Results: Our results correlated with the most of available studies when we achieved drop in the values of intraocular pressure by the minimum of 30% in 53.4% of the eyes. The effect of therapy failed in 9 eyes (18%) where we subsequently selected a different therapeutic procedure.
Conclusion: MP CPC is a non-incisional laser treatment with minimum complications. It is characterized by a high safety profile and predictability of results. In our study we achieved drop in the values of intraocular pressure by the minimum of 30% in 53.4% of treated eyes. Its use is not limited by the type of glaucoma disease. In the event of insufficient effect, it may be repeated.
Keywords:
micropulse cyclophotocoagulation – pulse emission of radiation – MP3 probe
INTRODUCTION
Laser therapy of glaucoma enables the reduction of intraocular pressure (IOP) by a non-invasive method, either by increasing outflow via the trabecular meshwork or by reducing the production of intraocular fluid through the ciliary body [3,10]. Whereas selective laser trabeculoplasty (SLT) uses a Neodymium-doped yttrium aluminium garnet laser (Nd: YAG laser) with a wavelength of 532 nm for the application of laser energy to the region of the trabecular meshwork, with the aim of increasing the outflow of intraocular fluid via this structure, transscleral cyclophotocoagulation consists in the continual effect of a diode laser with a wavelength of 810 nm on the region of the tip of the ciliary body, thereby leading to a reduction of the production of intraocular fluid.

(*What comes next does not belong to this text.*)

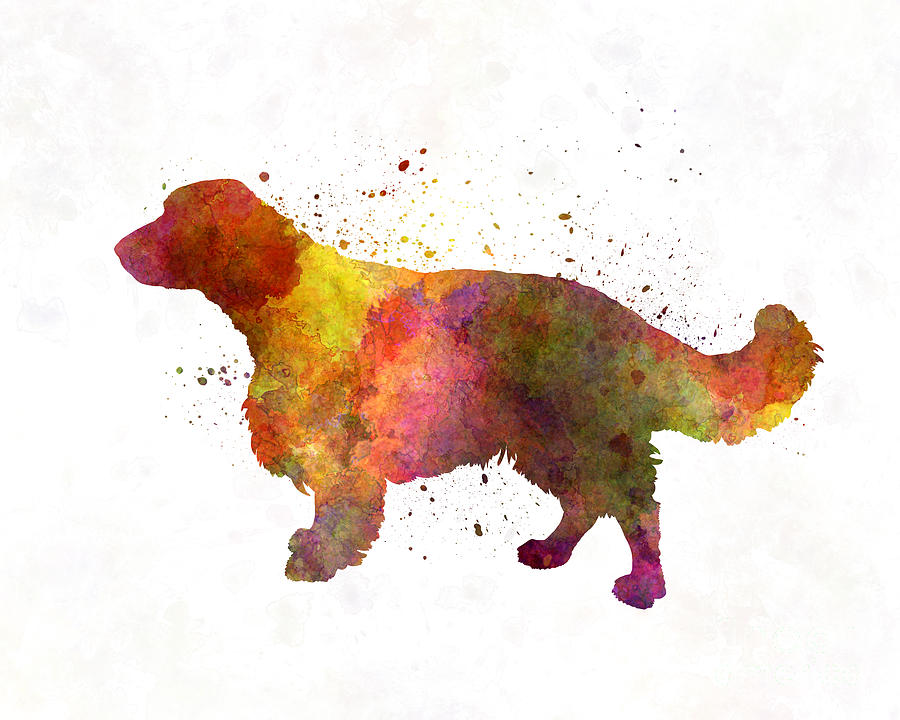 900x720 Welsh Springer Spaniel In Watercolor Painting By Pablo Romero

A further method – micropulse trabeculoplasty – uses a laser of a shorter wavelength of 532 and 577 nm, the energy is applied to the region of the trabecular meshwork and the effectiveness is comparable with SLT [6]. Complications following the application of SLT are minimal, the method can be used repeatedly, according to AAO Preferred Practice Patterns it is a good choice of therapy in incipient forms of glaucoma [6,17]. It also has very effective use in the therapy of glaucoma in pregnant and breastfeeding women [17,20]. Transscleral cyclophotocoagulation is a highly effective method, but is linked with a higher risk of complications. Among the most frequent are irritation of the eyeball, deterioration of vision, cystoid macular edema (CME), hypotonia, phthisis of the eyeball or sympathetic ophthalmia [2,3,4,6,10,11,19]. As ensues from the above, until recently it was not possible to use a laser method without having to choose between safety with a lesser therapeutic effect or effectiveness with a high risk of complications.

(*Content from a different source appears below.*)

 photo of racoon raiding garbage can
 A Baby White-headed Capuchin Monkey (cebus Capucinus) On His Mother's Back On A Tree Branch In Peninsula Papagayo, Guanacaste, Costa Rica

Chew demonstrated in his studies that a clinical effect can be attained without the destruction of the ciliary body. The desired effect can be reached upon breach of the integrity of the pigment epithelium of the ciliary body only in the region of the pars plana, while the pars plicata may remain intact [7]. This revolutionary discovery opened up a space for the introduction of a further laser method, known as micropulse cyclophotocoagulation (MP CPC). A new type of laser probe was developed for precise targeting of the laser beam to the pars plana region. Whereas the G-probe, used in transscleral cyclophotocoagulation, emits radiation in parallel with the optical axis to the tips of the ciliary body, the new MP3 probe is constructed in such a manner that the beam, which is emitted by a probe precisely 3 mm from the limbus, strikes only the pars plana region of the ciliary body.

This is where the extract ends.